Szef resortu sprawiedliwości podkreślił na Twitterze, że Trybunał potwierdził w ten sposób "nadrzędność Konstytucji RP nad prawem UE i politycznymi orzeczeniami TSUE".
Wcześniej o wyroku Trybunału Konstytucyjnego wypowiedział się wicepremier Jarosław Kaczyński.
Tam, gdzie zgodziliśmy się na wyłączne uprawienia UE, albo też mieszane - to albo w całości, albo częściowo obowiązują regulacje europejskie, to one muszą być zgodne z polską konstytucją. Natomiast w sferze, w której się nie zgodziliśmy, obowiązują tylko polskie przepisy i Unia Europejska nic do tego nie ma, co dotyczy między innymi wymiaru sprawiedliwości
- zastrzegł szef PiS podczas Konferencji w Białymstoku.
Sprawę rozpatrywał Trybunał Konstytucyjny w pełnym składzie. Wyrok zapadł większością głosów.
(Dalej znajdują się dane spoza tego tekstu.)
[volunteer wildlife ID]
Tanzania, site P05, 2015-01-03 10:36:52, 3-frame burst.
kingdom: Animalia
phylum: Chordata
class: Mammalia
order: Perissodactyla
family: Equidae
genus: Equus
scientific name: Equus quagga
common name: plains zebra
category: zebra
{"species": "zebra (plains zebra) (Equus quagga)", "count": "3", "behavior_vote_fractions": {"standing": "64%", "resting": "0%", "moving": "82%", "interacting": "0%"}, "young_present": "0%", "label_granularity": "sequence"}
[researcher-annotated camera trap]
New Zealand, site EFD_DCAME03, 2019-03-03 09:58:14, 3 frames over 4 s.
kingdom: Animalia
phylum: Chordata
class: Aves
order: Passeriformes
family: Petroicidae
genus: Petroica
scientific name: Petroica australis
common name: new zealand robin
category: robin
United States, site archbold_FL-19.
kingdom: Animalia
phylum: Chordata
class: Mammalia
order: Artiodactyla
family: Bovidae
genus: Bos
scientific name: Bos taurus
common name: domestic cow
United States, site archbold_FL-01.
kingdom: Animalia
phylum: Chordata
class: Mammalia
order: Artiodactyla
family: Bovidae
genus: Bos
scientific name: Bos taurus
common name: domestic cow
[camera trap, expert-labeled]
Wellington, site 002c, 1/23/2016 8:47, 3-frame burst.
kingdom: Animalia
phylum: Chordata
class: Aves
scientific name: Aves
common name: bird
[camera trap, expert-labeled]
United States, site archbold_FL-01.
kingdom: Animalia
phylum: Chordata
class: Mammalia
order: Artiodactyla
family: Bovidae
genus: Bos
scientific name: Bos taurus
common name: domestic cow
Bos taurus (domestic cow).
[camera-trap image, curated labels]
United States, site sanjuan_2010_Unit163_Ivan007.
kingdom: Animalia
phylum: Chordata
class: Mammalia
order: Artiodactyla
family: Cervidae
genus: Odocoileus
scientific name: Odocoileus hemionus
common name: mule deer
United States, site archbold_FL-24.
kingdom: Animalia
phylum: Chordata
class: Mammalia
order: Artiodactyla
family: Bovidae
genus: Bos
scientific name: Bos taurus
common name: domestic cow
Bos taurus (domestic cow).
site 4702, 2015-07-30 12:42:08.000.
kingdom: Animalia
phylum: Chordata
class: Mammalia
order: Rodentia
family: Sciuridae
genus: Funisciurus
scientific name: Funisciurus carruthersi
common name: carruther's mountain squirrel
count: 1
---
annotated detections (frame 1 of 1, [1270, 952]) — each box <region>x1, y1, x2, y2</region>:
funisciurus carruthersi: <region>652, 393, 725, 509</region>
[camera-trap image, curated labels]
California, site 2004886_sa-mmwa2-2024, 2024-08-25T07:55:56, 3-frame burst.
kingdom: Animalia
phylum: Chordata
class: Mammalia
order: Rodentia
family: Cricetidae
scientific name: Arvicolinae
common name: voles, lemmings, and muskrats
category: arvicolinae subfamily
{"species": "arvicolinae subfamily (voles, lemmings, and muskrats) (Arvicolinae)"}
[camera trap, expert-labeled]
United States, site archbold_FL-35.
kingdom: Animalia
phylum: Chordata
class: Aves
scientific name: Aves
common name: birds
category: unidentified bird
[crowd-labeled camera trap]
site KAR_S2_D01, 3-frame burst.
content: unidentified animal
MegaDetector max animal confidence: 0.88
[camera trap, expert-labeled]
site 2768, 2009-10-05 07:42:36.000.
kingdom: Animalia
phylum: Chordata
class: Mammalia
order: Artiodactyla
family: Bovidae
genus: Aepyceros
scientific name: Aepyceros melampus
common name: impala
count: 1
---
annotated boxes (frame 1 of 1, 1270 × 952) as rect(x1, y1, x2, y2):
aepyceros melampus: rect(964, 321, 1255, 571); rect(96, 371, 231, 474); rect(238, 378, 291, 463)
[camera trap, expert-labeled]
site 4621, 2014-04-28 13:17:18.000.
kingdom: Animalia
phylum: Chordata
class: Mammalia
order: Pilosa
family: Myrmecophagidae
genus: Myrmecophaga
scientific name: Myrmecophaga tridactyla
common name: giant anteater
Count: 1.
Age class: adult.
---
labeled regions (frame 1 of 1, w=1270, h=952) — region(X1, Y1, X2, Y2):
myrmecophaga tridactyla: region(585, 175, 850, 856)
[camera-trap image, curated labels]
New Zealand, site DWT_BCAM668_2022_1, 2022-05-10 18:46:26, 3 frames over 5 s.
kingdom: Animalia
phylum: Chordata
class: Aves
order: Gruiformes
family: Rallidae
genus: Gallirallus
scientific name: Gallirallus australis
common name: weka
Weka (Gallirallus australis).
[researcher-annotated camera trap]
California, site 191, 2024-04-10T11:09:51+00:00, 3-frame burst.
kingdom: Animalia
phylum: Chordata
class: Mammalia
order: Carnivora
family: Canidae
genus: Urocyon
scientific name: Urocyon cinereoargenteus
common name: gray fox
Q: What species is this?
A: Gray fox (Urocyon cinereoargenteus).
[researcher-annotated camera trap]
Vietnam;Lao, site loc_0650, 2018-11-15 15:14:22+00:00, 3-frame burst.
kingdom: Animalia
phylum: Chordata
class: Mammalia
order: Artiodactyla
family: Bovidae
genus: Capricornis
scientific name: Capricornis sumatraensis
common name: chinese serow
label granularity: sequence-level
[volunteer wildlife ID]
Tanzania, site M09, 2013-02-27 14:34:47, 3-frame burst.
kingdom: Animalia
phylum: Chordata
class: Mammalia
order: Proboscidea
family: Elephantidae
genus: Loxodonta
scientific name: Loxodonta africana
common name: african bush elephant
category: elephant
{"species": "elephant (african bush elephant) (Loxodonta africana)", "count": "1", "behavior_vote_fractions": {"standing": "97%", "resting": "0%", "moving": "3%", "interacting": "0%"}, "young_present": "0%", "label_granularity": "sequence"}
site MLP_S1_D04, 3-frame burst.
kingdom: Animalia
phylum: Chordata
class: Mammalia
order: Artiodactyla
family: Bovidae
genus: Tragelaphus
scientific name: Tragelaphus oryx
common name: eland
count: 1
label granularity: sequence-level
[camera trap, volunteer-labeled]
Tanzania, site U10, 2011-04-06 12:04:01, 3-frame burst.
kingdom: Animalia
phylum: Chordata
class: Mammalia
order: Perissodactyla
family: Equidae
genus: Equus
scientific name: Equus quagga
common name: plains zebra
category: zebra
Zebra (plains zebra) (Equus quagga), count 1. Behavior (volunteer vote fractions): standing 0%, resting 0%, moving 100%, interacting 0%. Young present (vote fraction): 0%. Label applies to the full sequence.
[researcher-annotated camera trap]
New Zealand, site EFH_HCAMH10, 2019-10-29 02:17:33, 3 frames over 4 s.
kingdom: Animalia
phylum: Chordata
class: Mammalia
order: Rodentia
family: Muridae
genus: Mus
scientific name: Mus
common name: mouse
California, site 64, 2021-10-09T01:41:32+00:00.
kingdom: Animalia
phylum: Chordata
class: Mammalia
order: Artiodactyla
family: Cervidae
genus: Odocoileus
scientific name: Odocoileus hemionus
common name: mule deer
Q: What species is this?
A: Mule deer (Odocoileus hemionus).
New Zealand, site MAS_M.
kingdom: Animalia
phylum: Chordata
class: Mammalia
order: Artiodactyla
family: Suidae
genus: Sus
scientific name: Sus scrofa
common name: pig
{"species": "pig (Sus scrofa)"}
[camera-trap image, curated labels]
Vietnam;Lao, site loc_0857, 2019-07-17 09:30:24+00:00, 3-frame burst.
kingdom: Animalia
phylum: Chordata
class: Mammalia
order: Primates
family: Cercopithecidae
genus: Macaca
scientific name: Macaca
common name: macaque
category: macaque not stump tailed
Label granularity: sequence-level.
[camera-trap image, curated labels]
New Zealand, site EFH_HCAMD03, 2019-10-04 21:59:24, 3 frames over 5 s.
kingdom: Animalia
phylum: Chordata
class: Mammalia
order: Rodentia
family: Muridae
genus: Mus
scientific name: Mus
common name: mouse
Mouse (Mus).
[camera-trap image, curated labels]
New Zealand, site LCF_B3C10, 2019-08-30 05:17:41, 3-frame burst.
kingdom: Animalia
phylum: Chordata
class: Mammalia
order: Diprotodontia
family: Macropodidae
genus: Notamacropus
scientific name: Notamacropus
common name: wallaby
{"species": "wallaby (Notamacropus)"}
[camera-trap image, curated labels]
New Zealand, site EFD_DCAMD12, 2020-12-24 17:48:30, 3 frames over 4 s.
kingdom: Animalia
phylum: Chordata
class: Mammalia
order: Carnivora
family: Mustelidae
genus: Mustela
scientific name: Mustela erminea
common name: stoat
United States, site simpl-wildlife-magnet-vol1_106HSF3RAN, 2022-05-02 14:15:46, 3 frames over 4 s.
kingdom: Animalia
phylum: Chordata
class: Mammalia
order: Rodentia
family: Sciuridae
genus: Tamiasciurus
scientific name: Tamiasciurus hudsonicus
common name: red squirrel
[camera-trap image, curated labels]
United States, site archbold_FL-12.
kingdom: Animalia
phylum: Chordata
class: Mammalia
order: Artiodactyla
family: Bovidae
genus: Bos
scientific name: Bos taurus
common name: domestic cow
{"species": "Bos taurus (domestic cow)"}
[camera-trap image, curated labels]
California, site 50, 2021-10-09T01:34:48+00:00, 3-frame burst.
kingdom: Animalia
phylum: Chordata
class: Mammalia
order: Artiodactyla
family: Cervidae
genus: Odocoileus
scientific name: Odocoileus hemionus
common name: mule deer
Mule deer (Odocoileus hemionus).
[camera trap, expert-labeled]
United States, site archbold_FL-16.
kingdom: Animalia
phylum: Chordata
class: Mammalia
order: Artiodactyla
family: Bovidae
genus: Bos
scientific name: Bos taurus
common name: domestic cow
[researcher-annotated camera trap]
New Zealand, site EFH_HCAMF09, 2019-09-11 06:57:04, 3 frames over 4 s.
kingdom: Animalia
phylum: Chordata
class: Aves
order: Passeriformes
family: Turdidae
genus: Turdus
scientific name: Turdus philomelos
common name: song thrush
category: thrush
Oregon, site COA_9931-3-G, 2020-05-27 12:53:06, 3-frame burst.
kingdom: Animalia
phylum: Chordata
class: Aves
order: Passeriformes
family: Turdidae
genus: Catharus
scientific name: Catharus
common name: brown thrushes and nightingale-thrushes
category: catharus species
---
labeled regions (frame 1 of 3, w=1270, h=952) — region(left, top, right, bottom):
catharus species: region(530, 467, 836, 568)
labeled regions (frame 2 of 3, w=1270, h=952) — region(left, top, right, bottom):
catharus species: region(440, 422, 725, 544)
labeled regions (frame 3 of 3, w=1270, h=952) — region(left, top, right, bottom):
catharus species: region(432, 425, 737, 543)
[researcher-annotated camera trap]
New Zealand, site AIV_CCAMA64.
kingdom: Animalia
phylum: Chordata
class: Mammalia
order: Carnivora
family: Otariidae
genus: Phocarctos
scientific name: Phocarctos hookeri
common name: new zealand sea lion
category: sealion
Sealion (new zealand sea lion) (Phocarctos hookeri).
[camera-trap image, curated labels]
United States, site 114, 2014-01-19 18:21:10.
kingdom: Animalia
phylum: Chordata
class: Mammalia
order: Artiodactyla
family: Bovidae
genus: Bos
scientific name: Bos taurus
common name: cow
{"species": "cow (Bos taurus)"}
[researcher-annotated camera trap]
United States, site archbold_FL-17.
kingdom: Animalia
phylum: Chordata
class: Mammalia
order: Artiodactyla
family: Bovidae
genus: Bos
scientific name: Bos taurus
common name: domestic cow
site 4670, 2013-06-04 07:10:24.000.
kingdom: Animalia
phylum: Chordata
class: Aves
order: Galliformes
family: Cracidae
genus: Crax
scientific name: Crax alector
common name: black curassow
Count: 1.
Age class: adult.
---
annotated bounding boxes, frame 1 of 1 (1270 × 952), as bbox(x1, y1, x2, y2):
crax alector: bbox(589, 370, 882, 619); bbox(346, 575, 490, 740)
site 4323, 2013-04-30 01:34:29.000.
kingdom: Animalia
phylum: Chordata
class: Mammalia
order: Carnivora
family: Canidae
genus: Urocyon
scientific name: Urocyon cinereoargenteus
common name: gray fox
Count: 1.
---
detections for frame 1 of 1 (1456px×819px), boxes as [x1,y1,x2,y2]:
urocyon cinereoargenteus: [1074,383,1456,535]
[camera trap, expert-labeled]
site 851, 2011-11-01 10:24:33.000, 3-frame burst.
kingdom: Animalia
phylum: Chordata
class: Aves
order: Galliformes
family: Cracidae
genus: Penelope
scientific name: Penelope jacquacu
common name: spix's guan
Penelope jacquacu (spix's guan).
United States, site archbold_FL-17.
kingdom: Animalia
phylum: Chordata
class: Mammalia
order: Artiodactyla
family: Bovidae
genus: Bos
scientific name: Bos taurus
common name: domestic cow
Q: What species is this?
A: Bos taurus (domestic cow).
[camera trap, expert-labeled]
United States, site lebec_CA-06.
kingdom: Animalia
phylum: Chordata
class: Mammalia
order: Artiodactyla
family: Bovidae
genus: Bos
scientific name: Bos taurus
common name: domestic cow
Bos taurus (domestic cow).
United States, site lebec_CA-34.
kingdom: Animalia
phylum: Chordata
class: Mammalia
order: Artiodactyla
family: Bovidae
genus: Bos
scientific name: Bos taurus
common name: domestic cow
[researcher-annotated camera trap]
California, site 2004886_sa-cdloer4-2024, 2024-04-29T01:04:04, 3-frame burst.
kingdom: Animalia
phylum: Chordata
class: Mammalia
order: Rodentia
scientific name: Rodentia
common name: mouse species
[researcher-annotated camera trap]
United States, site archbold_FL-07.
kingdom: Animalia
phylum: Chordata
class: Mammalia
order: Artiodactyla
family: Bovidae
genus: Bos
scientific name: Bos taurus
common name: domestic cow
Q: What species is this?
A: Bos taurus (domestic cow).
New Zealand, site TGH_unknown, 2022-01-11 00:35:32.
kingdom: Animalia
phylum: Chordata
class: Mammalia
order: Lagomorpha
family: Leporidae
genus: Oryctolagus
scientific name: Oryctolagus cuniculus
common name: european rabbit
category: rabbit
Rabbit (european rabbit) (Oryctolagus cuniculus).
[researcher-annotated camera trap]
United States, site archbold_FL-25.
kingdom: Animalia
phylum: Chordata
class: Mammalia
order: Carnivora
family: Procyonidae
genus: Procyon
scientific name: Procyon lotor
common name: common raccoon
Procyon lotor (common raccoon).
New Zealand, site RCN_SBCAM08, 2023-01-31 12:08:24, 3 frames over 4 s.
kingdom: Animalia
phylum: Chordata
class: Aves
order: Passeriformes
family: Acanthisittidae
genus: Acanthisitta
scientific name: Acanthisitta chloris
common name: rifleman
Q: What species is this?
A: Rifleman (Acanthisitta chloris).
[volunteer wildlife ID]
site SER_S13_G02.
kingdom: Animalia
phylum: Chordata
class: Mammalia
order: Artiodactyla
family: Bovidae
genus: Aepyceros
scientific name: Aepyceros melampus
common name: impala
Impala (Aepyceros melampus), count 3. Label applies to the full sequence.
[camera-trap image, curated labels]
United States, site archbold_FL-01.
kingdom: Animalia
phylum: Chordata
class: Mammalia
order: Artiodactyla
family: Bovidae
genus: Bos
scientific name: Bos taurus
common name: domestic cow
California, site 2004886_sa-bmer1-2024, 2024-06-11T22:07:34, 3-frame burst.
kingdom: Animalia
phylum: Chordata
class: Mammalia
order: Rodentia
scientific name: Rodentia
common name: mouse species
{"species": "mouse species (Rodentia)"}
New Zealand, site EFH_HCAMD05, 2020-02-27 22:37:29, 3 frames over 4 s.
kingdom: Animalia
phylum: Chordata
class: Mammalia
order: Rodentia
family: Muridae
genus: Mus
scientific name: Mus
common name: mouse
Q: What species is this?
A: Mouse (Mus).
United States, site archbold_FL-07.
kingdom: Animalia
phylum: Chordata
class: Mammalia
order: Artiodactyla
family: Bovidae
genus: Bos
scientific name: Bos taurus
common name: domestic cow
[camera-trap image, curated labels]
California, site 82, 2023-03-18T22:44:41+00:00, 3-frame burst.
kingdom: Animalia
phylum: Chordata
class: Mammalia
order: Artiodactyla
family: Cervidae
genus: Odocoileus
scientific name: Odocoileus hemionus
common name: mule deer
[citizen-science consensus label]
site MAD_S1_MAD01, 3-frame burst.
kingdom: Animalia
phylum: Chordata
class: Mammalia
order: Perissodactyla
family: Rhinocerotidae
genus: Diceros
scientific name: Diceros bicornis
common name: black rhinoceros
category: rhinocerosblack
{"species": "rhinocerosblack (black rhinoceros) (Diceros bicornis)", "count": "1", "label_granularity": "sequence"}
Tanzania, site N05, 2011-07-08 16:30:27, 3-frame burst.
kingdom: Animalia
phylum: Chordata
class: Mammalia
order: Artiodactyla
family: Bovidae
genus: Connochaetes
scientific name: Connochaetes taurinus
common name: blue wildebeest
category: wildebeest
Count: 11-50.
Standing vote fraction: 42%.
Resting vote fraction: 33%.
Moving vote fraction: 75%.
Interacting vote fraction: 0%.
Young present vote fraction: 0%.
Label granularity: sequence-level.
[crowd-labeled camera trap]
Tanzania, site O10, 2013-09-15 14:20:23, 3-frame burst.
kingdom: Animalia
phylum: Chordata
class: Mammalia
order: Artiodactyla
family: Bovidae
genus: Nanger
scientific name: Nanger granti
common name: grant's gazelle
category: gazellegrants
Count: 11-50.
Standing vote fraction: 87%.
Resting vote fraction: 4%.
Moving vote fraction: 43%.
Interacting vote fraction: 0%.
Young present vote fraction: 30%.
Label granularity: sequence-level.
Zdania odrębne zgłosili sędziowie Piotr Pszczółkowski i Jarosław Wyrembak. Wniosek premiera zawierał trzy punkty, chodzi w nim między innymi o zgodność z Konstytucją zasady pierwszeństwa prawa unijnego i dotyczy zasady lojalnej współpracy państw wspólnoty europejskiej.
Premier Mateusz Morawiecki złożył wniosek do Trybunału Konstytucyjnego po marcowym wyroku Trybunału Sprawiedliwości Unii Europejskiej. TSUE orzekł wówczas, że Krajowa Rada Sądownictwa w aktualnym kształcie nie daje gwarancji bezstronnego wskazywania kandydatów na sędziów.